From the line that contains "label granularity: sequence-level" down to the last line of the entries, please return everything exactly, except the pictures.
····················
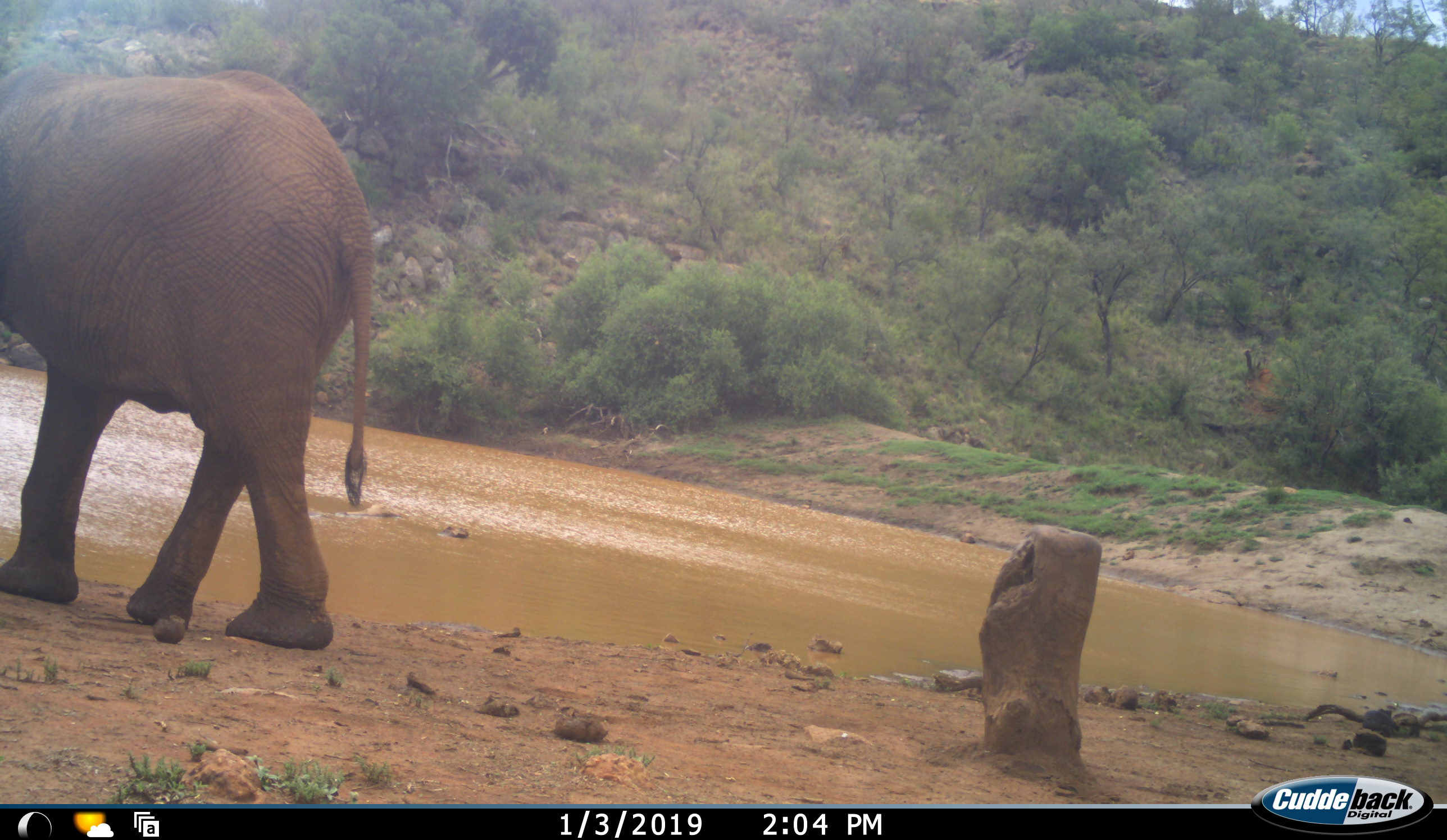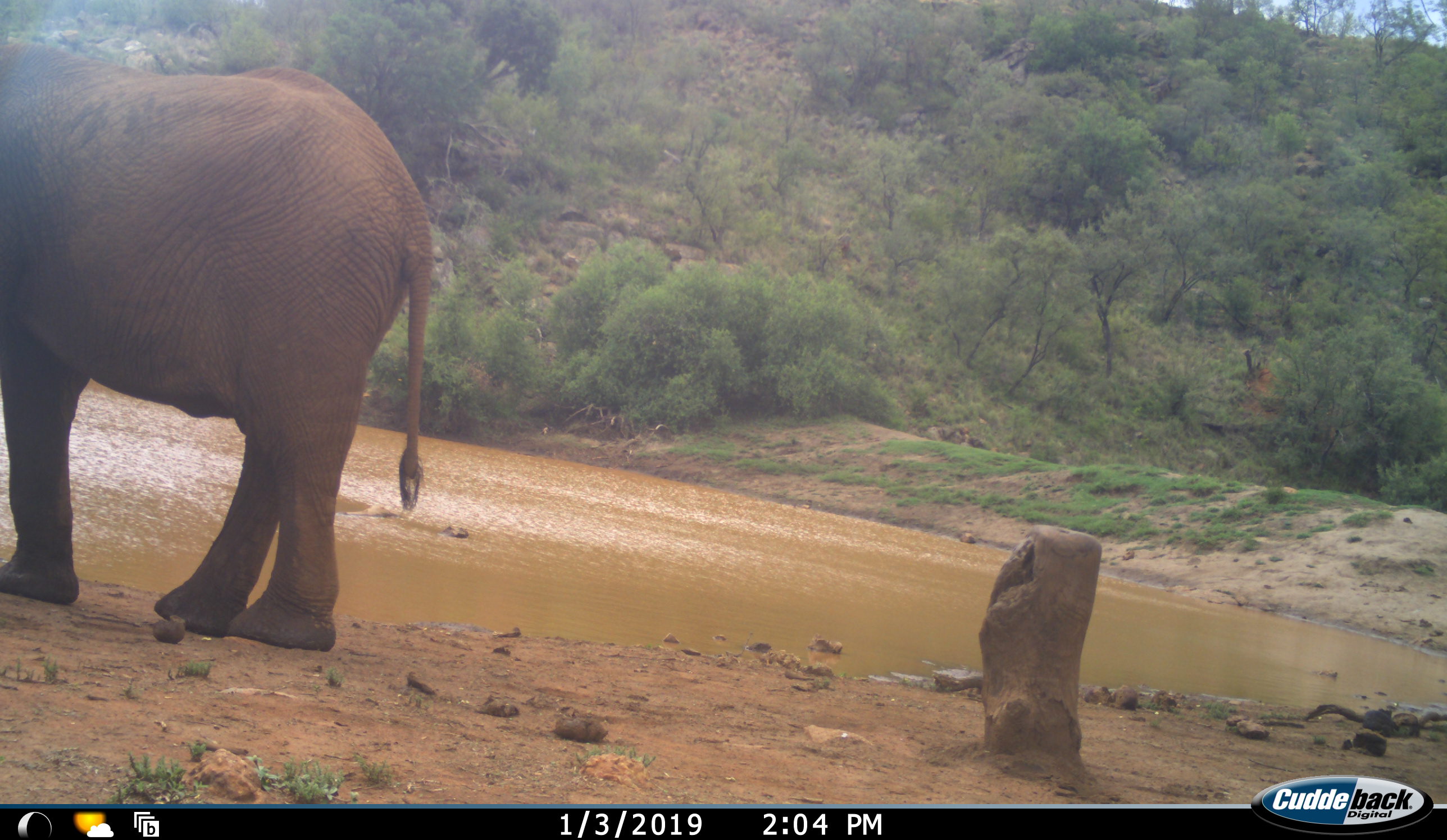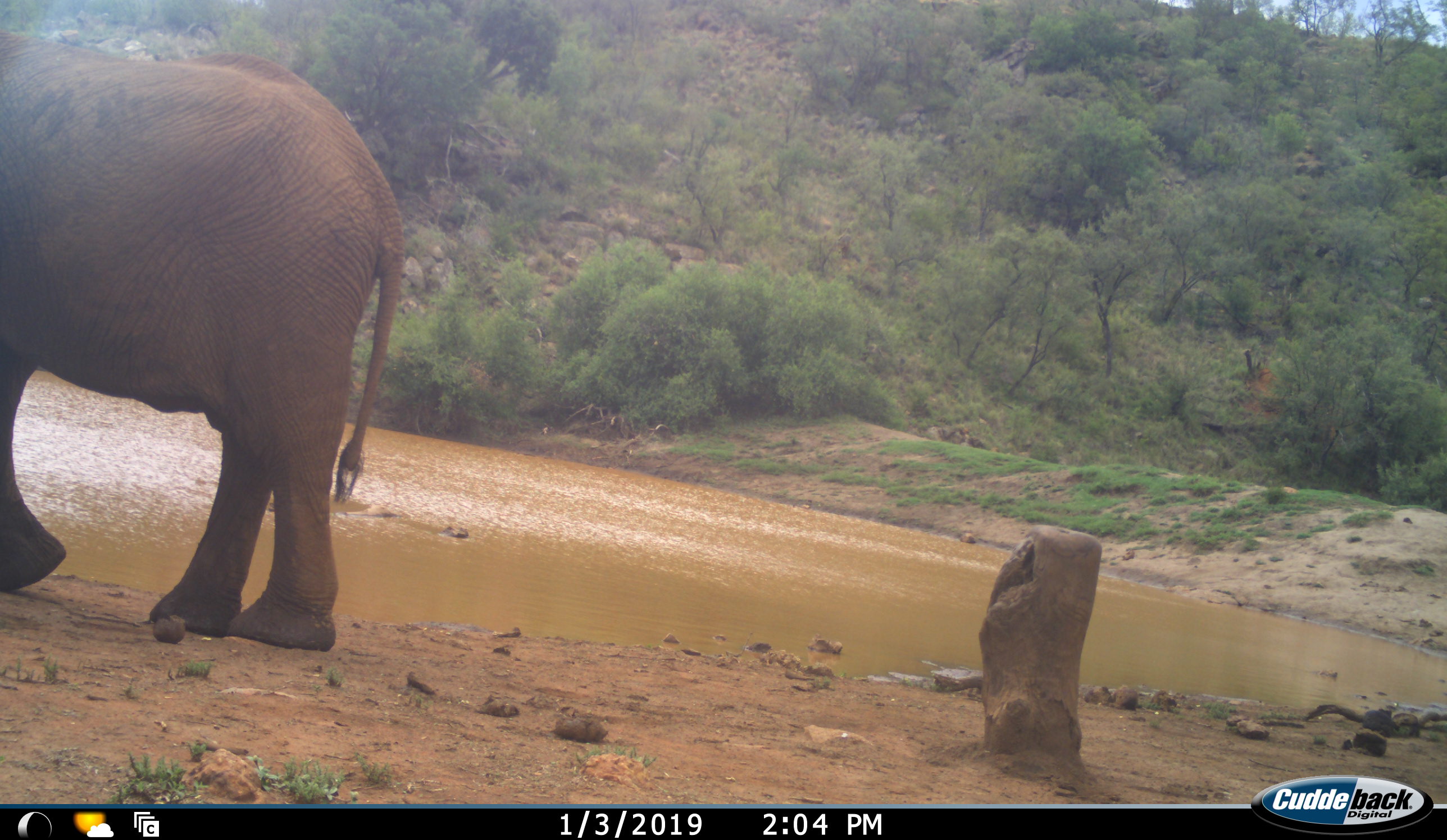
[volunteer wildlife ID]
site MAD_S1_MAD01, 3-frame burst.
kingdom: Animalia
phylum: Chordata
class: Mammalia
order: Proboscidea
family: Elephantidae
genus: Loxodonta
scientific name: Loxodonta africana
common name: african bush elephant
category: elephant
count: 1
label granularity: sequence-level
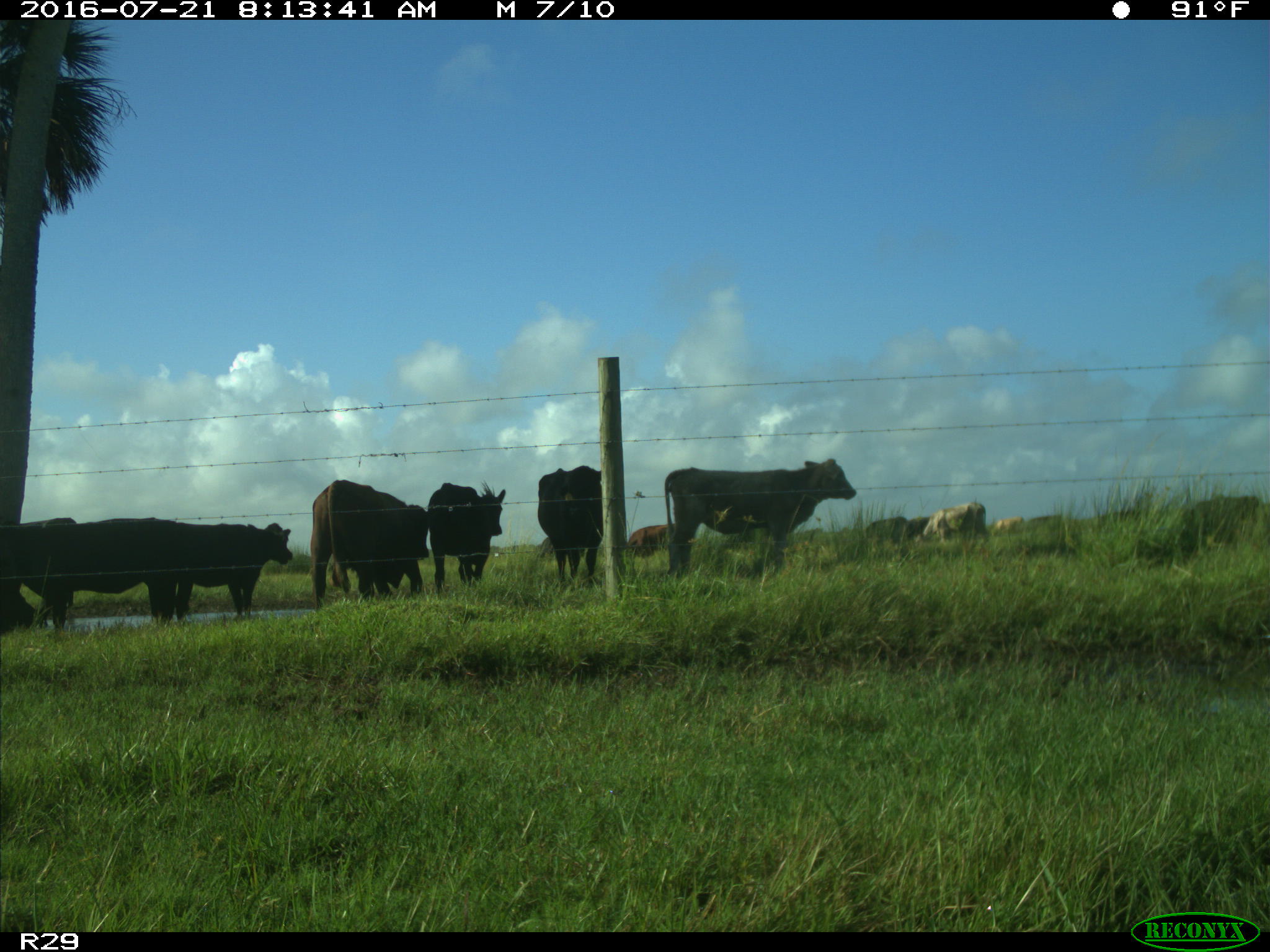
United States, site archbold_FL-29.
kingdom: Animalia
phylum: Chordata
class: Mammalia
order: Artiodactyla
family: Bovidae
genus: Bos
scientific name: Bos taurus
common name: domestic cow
····················
▸ **Task response**:
label granularity: sequence-level
United States, site archbold_FL-29.
kingdom: Animalia
phylum: Chordata
class: Mammalia
order: Artiodactyla
family: Bovidae
genus: Bos
scientific name: Bos taurus
common name: domestic cow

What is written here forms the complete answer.